Entramos em uma antecâmara a meio caminho entre uma recepção e um museu de curiosidades mórbidas. Prateleiras cobrem as paredes brancas, ocupando cada centímetro de espaço livre. Elas contêm itens tão variados quanto podem ser. Viro e inspeciono a mais próxima. Cada nicho contém um tesouro diferente. Vejo uma bola vermelha feita de um material desconhecido. Uma placa de aço coberta de filigrana dourada. Um longo cristal verde que se assemelha ao chifre do Arauto que removi de seu corpo. Um livro antigo, rachado pela idade. Uma pequena cabeça seca com olhos salientes abre a boca em agonia silenciosa. Uma flor. Um lingote de metal desconhecido com a marca de seu criador. Quando a luz externa o toca brevemente, a superfície borbulha como piche fervente.
Uma pessoa bufa atrás do balcão. Seus traços são uma mistura perfeita de homem e cabra até a barba branca pontiaguda e as pupilas horizontais. Uma camisa impecavelmente passada cobre seu peito cabeludo. Ele respira nos óculos e coloca o par no nariz.
“Ela está esperando por vocês”, o homem balança suavemente.
Sinead caminha para frente com passos resolutos enquanto eu sustento o olhar inabalável do recepcionista. Meu Encanto não encontra compra aqui e não tento forçá-lo. O Príncipe do Verão levanta uma cortina e nos leva mais fundo no cogumelo, passando por velas perfumadas e corredores desarrumados. Finalmente, um raio de luz de uma porta lateral anuncia nosso destino. Entramos em um boudoir íntimo, com paredes baixas feitas da casca da própria árvore. Um braseiro dá ao lugar um clima quente e aconchegante. Meus pés cobertos de armadura afundam no tapete exuberante, a aura fria momentaneamente subjugada.
De cima de um pufe, uma mulher curiosa nos inspeciona com divertimento. Cabelos longos e pretos caem livremente de sua cabeça, mesclando-se com uma túnica multicolorida que ela veste frouxamente sobre um ombro. O outro está nu e seu decote revela muito de um seio pequeno. Ela não parece se importar. Olhos de cobra surpreendentemente amarelos nos observam por baixo de uma franja pesada, cheios de alegria. Seus lábios sensuais exalam fumaça de um longo cachimbo muito decorado. Ele se transforma em um dragão nublado e voa para longe. O cheiro de canela e cravo permanece.

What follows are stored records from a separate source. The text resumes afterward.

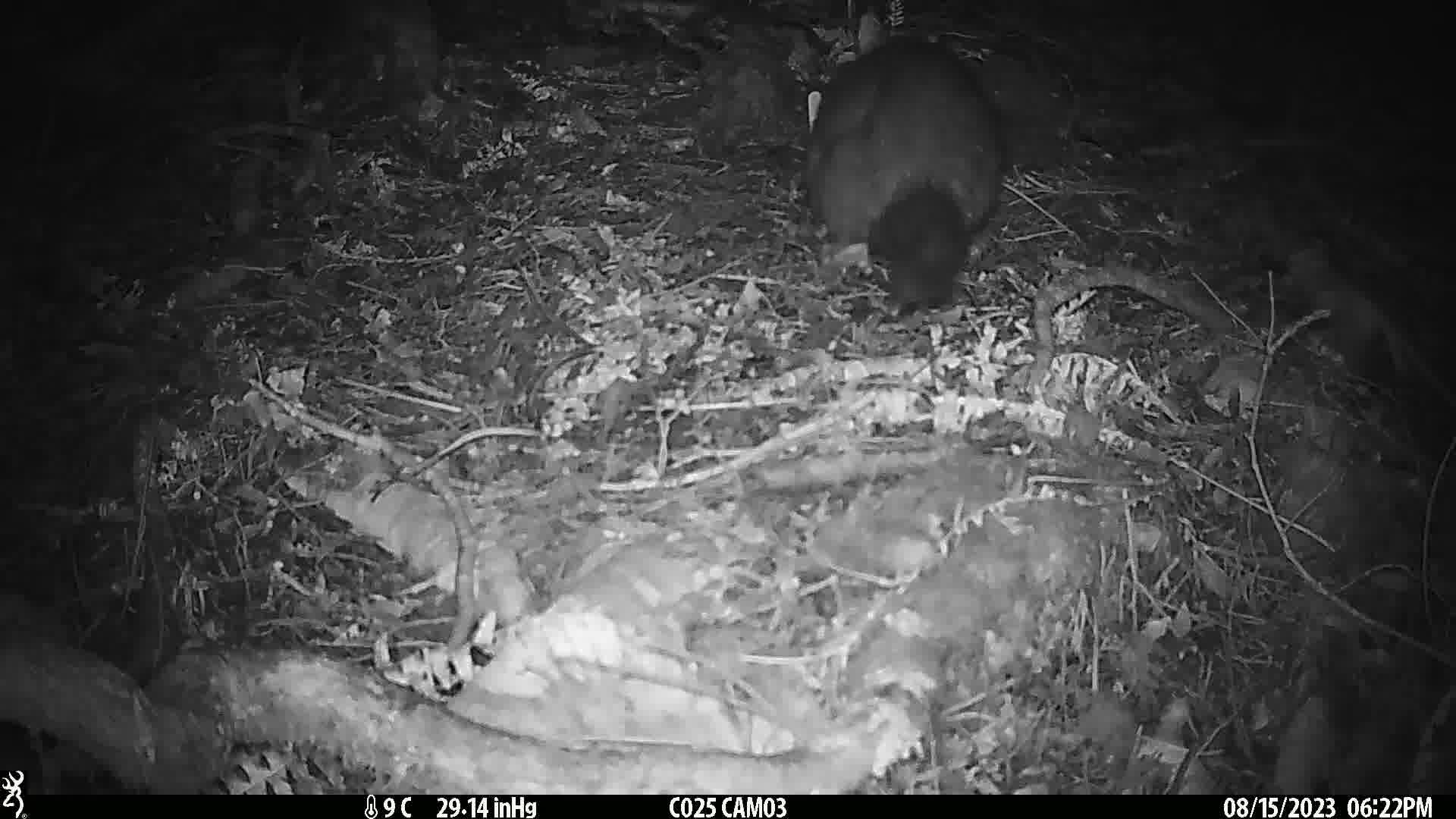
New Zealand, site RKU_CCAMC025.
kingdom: Animalia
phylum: Chordata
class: Mammalia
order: Diprotodontia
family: Phalangeridae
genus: Trichosurus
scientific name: Trichosurus vulpecula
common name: common brushtail possum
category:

“Filha de Amaryll. Bem-vindas. Pensamos que vocês estavam perdidas”, ela diz em Likaean adulto. Sua voz é baixa e ronronante.
“Estava.”
“E vocês trouxeram de volta muitas crianças caídas e… uma não exatamente perdida também. Bem-vinda, pedacinho.”
“Obrigada”, respondo secamente.
“E ela fala como uma de nós também. Ficamos felizes. O que vocês desejam, filha de Amaryll? Não sabemos onde sua mãe está agora.”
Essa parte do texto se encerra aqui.